What she'd backed into was clearly a large stone cross. Celtic, some distant part of her recognized, about chest high and heavily eroded by time and water.  It was leaning heavily to one side, kept up only by the silty ground and a prayer, and against an otherwise empty landscape it looked very much out of place.

It was a tombstone. Again, Alison shuddered hard enough to wake the dead, and again the cry ended and the light fled.  When both returned, they brought with them an unwelcome sight; where once stood a celtic cross, now stood three.  

A small part of Alison's mind realized that at some point she'd begun to hyperventilate. She was tensioned tighter than a coiled spring, but the weight of the ocean around her kept her bound in place.  Every time she turned, or the lights went away, the world around her changed in the darkness.  Three graves became five, then six, then ten all around her.

Then a hand of bone burst from the silt at her feet and clamped onto her ankle.  Alison shrieked, reflexively blasting the hand with a red laser.  The attack moved sluggishly through the water, but still packed enough force to blow the hand into a dozen tiny bones in an instant. She continued to scream as more hands rose from the ground. They latched onto her ankles and lower legs, pulling her down to her knees.

A hand grasped her from behind, wrapping around her head and pulling her back as her legs sank into the earth.  Then another, then another, until there were dozens across every inch of her body. She thrashed. She struggled. She screamed until the mud covered her face.

The whale song ended. The light went out.

Neither returned.  

***

The Blackbird hanger was an immense empty space. No aircraft, no team, no activity. Nica stopped, confused. Where was everyone?

There was a gust of hot air and the rumbling of the hanger doors above. Nica moved away from the landing pad and waited for the 'Bird to touch down. When the ramp let down, it revealed Cyclops, grim-faced, beaten and bruised. Blood was seeping from a wound in his gut, oozing out past the fingers that tried to hold it in.

"Where were you?" his voice was flat.

"I came as soon as I could," she faltered. "What happened?"

"You were too late. We needed you. And because you weren't there, the team..." Cyclops' face crumbled, then resumed its stony facade. "They're dead. All of them."

"...what?" Nica tried to breathe, but all the air seemed to have left the room. "how...?"

"Does it matter? It's your fault. You told me I could rely on you and I did.

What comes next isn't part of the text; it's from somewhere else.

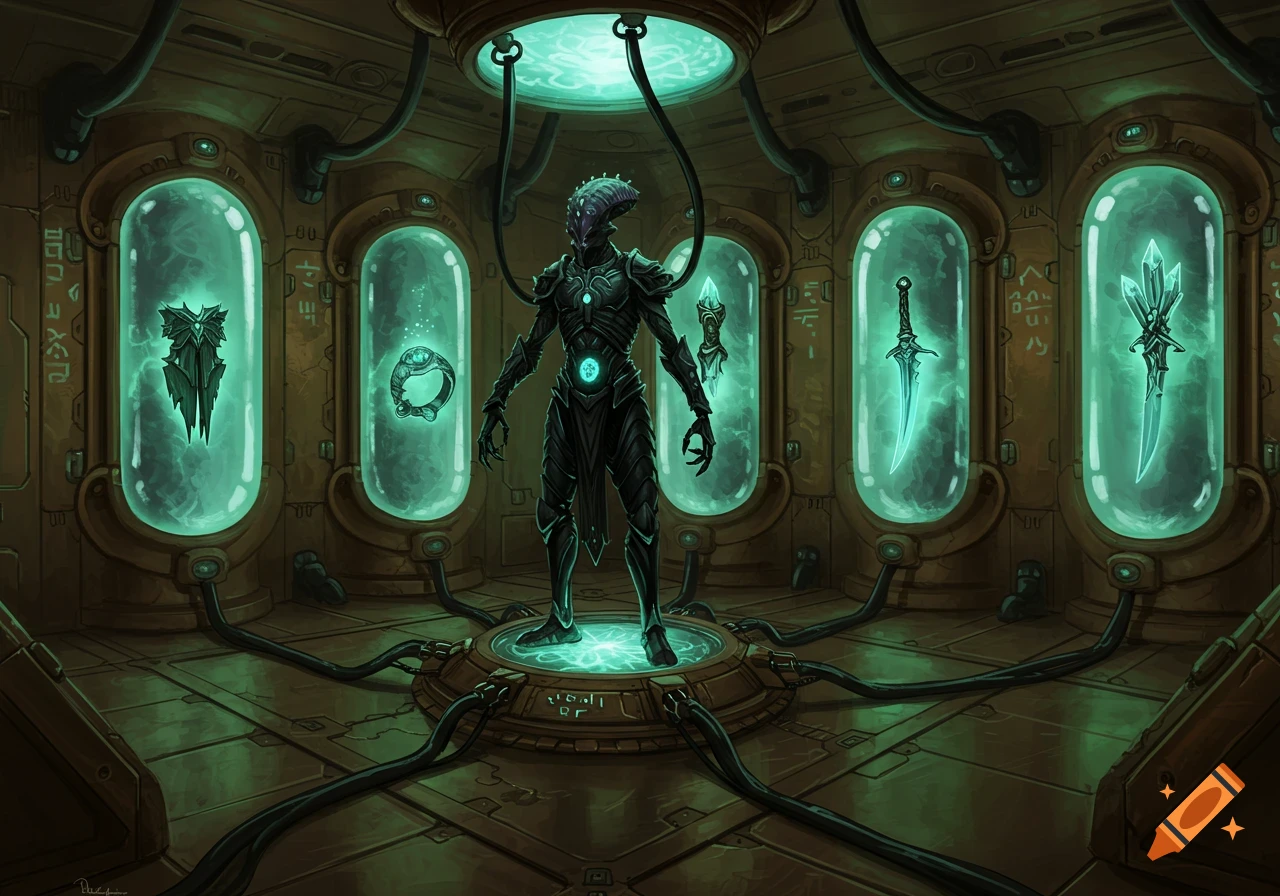 Alien in a sci-fi lab chamber with glowing artifacts in tubes, digital painting.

And this is what I got in return." He gestured and Nica saw the bodies of her team mates being rolled out of the 'Bird on stretchers, white sheets over the top of them but blood seeping through, the smell of burnt flesh, a purple hand hanging down where it had slipped out underneath. "You failed."

"But I..." Nica wanted to deny it, but the proof was there in front of her. Her team, dead, because she hadn't been there. "I tried my best..."

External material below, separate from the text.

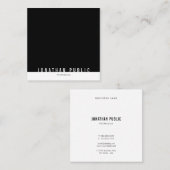 ミニマリモダンストの白エレガント黒平野 スクエア名刺 (正面/裏面)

"Then your best wasn't good enough. And our blood is on your hands." The words were harsh, brutal, and Nica couldn't stand it any more. She ghosted, running blindly away through walls, doors, vehicles, whatever was in her path. It didn't matter where she went, only that she got away. When at last she reached her limits and turned solid again, she was standing outside a door, marked "Operating Room".

With a sense of futility - what else could she do? - Nica paused, staring dully at the door and waiting for something to happen.